AIM OF THE TASK: In the records below, the line with "genus: Petroica" opens the range and the line with "site missouri_camera_traps, 3-frame burst." closes it; print that range exactly and nothing else.

__________

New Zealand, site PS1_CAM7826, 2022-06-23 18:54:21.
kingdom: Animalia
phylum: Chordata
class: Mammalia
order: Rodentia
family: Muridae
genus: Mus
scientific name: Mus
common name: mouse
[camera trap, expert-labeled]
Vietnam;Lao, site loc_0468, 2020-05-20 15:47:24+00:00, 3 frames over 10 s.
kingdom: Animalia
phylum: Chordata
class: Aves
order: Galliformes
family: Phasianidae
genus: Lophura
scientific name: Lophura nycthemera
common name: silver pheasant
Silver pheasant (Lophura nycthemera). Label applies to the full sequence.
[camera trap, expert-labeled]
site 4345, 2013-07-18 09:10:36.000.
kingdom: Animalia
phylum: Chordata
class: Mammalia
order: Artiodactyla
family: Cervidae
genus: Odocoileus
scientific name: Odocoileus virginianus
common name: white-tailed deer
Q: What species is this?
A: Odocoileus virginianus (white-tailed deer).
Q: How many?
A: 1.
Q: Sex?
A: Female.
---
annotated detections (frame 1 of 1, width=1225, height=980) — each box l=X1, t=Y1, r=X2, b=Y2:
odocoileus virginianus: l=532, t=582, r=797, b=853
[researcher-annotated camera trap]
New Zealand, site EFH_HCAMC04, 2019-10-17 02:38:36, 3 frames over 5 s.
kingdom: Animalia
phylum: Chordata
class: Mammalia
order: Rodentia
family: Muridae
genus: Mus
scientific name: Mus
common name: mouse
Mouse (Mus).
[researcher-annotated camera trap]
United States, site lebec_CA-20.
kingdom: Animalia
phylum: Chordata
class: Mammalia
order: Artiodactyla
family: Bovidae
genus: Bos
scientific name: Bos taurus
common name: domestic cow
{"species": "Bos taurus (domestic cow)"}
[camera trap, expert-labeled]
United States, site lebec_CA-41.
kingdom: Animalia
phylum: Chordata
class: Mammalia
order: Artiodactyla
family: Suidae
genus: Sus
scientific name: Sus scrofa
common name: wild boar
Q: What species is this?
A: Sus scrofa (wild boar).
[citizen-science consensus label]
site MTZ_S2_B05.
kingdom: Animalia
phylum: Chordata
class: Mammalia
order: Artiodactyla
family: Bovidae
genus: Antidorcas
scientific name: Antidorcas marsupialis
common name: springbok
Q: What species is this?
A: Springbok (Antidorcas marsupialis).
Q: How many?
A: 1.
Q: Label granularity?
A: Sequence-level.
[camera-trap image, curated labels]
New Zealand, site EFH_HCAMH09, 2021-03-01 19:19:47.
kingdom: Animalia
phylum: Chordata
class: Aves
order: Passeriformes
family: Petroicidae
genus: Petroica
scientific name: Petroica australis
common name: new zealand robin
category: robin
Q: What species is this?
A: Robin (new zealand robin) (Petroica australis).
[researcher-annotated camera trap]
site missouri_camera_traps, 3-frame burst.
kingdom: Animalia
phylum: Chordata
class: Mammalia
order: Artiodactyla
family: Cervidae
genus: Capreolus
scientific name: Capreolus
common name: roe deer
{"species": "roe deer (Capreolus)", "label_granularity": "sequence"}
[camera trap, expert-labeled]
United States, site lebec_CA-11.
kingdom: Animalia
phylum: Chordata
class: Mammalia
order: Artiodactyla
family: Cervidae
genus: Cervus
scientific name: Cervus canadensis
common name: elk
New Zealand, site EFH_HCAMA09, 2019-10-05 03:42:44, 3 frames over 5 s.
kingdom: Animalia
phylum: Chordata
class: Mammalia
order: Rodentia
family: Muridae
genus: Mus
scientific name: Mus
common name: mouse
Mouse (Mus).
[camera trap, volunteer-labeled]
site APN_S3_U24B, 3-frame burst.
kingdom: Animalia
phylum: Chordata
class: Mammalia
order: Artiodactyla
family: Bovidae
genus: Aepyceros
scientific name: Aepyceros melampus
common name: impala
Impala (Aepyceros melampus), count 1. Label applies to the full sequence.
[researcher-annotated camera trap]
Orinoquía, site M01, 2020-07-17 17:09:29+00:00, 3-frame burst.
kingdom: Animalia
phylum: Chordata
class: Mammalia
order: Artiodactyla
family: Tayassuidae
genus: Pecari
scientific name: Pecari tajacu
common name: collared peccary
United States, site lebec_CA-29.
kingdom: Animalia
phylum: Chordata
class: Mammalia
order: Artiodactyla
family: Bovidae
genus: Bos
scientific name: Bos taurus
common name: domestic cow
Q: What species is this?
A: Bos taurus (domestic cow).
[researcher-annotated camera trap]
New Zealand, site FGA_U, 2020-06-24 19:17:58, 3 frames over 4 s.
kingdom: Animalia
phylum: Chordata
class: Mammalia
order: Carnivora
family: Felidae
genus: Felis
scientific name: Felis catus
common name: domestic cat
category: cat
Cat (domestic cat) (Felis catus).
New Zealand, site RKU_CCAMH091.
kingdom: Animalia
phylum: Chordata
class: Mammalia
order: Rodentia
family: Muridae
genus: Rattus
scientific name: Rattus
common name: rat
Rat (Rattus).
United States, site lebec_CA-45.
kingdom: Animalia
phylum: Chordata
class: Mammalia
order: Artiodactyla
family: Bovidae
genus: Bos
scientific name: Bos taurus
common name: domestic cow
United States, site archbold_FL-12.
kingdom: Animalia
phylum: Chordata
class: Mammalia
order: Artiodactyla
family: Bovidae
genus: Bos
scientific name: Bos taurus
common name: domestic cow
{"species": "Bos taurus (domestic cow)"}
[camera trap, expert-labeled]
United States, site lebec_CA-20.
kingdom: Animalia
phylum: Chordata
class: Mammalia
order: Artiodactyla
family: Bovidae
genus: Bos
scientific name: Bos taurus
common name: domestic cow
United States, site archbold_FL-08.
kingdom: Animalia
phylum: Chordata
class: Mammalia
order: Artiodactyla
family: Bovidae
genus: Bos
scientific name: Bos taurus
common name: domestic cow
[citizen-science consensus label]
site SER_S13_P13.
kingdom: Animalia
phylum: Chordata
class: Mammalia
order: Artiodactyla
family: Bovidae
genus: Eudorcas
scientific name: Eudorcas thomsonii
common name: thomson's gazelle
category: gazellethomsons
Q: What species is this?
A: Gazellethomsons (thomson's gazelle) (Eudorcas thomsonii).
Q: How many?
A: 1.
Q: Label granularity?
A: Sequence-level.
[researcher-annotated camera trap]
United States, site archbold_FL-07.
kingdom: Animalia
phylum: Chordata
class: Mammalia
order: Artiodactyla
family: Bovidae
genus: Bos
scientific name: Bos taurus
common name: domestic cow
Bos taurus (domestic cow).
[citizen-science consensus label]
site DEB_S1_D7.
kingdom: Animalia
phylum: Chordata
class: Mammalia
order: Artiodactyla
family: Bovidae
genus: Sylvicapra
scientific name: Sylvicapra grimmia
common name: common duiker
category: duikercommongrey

__________

THE COMPLETED TASK:
genus: Petroica
scientific name: Petroica australis
common name: new zealand robin
category: robin
Q: What species is this?
A: Robin (new zealand robin) (Petroica australis).
[researcher-annotated camera trap]
site missouri_camera_traps, 3-frame burst.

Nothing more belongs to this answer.